Lei ha definito crimine di guerra l’attacco realizzato da Hamas il 7 ottobre. Non si è pensato alle conseguenze devastanti che avrebbe pagato la popolazione palestinese a seguito della risposta israeliana?

“Non possiamo sapere qual era in dettaglio il piano di partenza. Sono in corso anche molte inchieste giornalistiche che stanno cercando di capire quali sono stati i passaggi dal piano alla realizzazione dell’attacco. Mohammed Deif, capo delle brigate al-Qassam (ala armata di Hamas; ndr), afferma che era previsto soltanto di penetrare in territorio israeliano per prelevare un certo numero di ostaggi con l’obiettivo di chiedere poi la liberazione dei detenuti palestinesi. Ora non si riesce a sapere perché l’attacco sia stato realizzato con una violenza così estrema”.
Intanto, Israele è accusata di genocidio ai danni della popolazione di Gaza…

“Sarà la Corte dell’Aja a pronunciarsi in merito, perché il genocidio si connota in modo molto specifico dal punto di vista giuridico. Segnalo, invece, che l’Occidente si è autoescluso completamente da questa accusa. Che deriva da una scelta politica forte fatta da uno stato emblematico del sud del mondo. A Gaza ci sono già 25mila morti, tra cui migliaia di bambini, e 50mila feriti; gli sfollati sono due milioni. Assistiamo sicuramente a bombardamenti indiscriminati e crimini di guerra.
Gli Usa sono da sempre i più stretti alleati di Israele e hanno fornito le armi da utilizzare in questa guerra.
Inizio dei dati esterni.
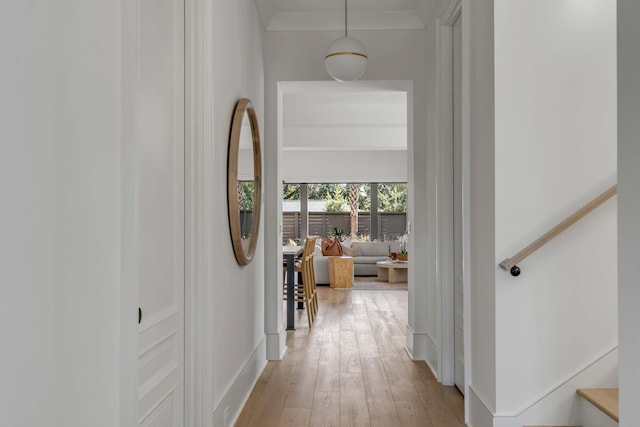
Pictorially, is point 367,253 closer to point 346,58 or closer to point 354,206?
point 354,206

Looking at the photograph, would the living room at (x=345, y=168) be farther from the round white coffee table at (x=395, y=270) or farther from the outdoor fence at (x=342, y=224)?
the round white coffee table at (x=395, y=270)

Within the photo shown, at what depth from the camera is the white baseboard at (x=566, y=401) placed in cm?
231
Per questo il tentativo di mediazione del segretario di stato Anthony Blinken è derivato dalla necessità di rispondere alle proteste dell’opinione pubblica americana piuttosto che da una reale presa di distanza politica. L’intero Occidente però sembra allinearsi con gli Usa. E in questo modo si aggrava sempre più la frattura tra nord e sud, tra occidente e resto del mondo”.
E l’Unione Europea come si sta muovendo in questo scenario?

“L’intervento dell’Unione Europea è stato evocato da più parti, perché la UE avrebbe potuto svolgere un cruciale ruolo di mediatore in una guerra combattuta nel bacino del Mediterraneo. E’ andata diversamente, con Ursula Von Der Leyen, presidente della Commissione europea, che si è subito schierata con Israele. E poi con le condanne della spropositata risposta di Israele espresse da Joseph Borrell, alto rappresentante dell’Unione per gli affari esteri e la politica di sicurezza. Di fatto però la UE si è chiamata fuori. Incapace di trovare una posizione unitaria e svolgere fino in fondo il ruolo politico di mediazione che dovrebbe spettarle. Ormai è troppo tardi, è una grande, tragica, occasione perduta”.
Quando finirà la guerra?
“Nessuno lo sa. Nessuno può fermare Israele. La guerra finirà quando finiranno i bombardamenti. Finirà quando Israele deciderà di aver raggiunto un obiettivo che però non è assolutamente chiaro”.